Whilst Ward is unsure about whether Woods is the greatest, he appreciates what he has done for golf.

“Tiger is one of the finest but there are many others in the pantheon,” he said.

Ward explained, “What sets Tiger aside is that he is an athlete as well as a great golfer. He set new standards in physical fitness and forced his competitors to follow his example, which is one reason, equipment aside, why top golfers are now hitting the ball such incredible distances.”

Larratt shares a similar view to Ward about what Woods has done for golf.

She said, “I know Tiger has not got as many majors but what he’s done for golf in general as well, I would certainly put him as the best golfer of all time. Definitely now after his Masters victory.”

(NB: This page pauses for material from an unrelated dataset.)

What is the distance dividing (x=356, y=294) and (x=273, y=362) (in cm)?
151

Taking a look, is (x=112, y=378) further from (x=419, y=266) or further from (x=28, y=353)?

Breaking on to the scene in 1996, Woods inspired a new generation of golfers and helped to combat the negative labels within golf, which is often viewed as an elitist sport. Not only did Woods break records, he also broke racial barriers and represented overlooked communities within America.   

With the next major now the PGA Championship, which will be played on the 16 to 19 May, many people will be looking out for Woods and wondering if he can emulate his magic at The Masters to take a step closer to history.